= Brother Bryan =

James Alexander Bryan, known as Brother Bryan, (March 20, 1863, near Kingstree, South Carolina – January 28, 1941, in Birmingham, Alabama) was a pastor of Third Presbyterian Church in Birmingham, Alabama.

Bryan came to Birmingham while he was still studying at Princeton Theological Seminary to serve as part-time pastor of Third Presbyterian Church. After graduating in 1889, he was ordained and installed as the full-time minister on August 4. As a minister, he conducted large evangelistic and prayer gatherings with various groups across the city and region.

Bryan's biography Religion in Shoes, by Hunter Blakely

He was an outspoken supporter of civil rights and racial reconciliation in Birmingham. He is best remembered, however, for his tireless efforts to help the poor and homeless. It is said he would often arrive home at night without his overcoat because he had given it away to a stranger during the day. Though he was an ordained minister and honorary Doctor, he earned the title "brother" by addressing anyone he met as brother or sister. His life and ministry were recounted by author Hunter Blakely in the 1934 book Religion in Shoes.

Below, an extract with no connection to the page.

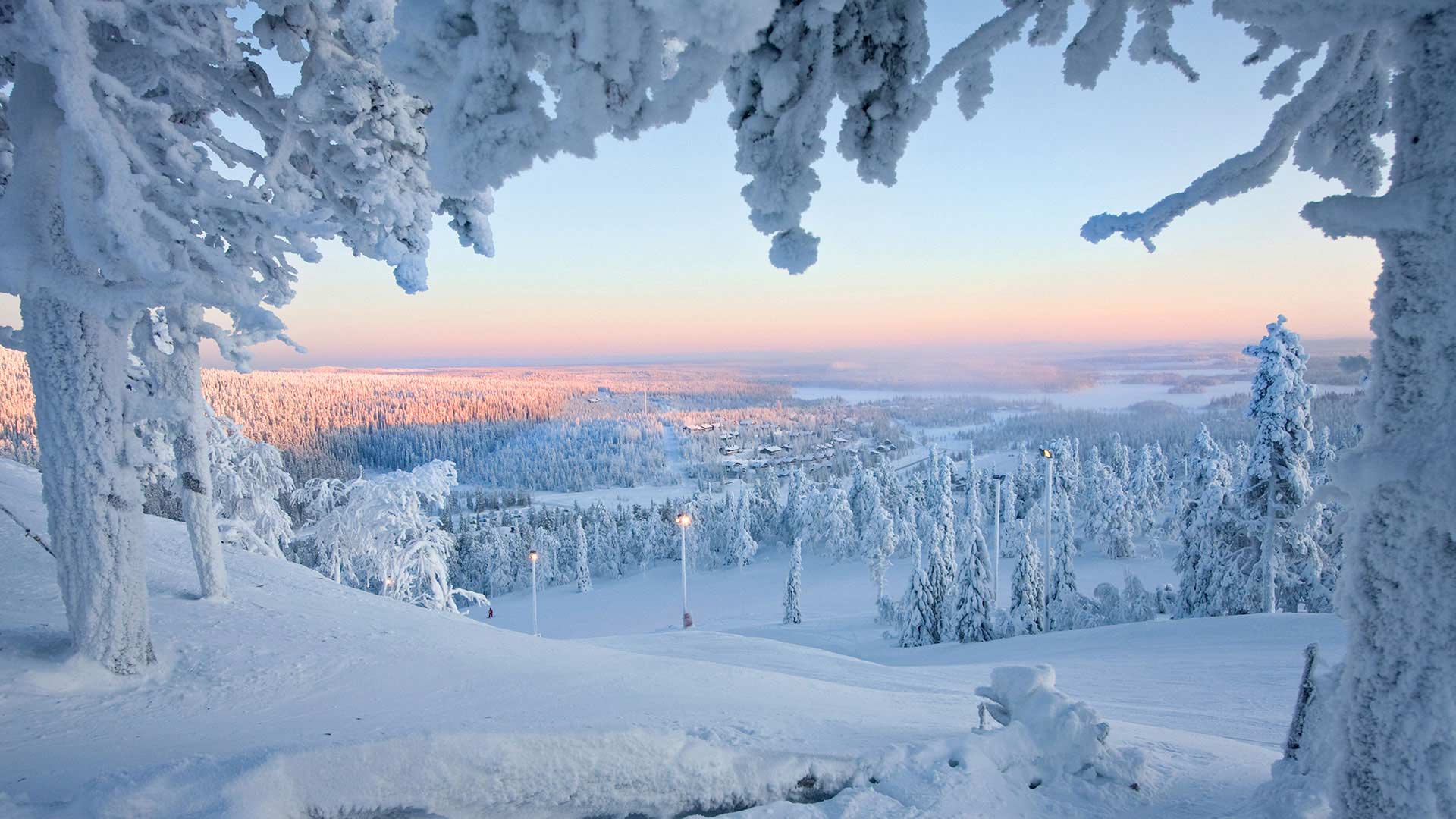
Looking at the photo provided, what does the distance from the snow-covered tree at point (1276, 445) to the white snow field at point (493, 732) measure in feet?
37.8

A 1934 statue of Brother Bryan kneeling in prayer by Georges Bridges is one of Birmingham's best-known landmarks, although it has been moved several times: From Five Points South to Vulcan Park and back to Five Points South. The "Brother Bryan Mission" was founded in 1940 to continue his work with the less fortunate. The City of Birmingham renamed Magnolia Park as "Brother Bryan Park". Bryan Memorial Presbyterian church in suburban Birmingham is also named in his honor.

He was elected in 2002 to the Alabama Men's Hall of Fame.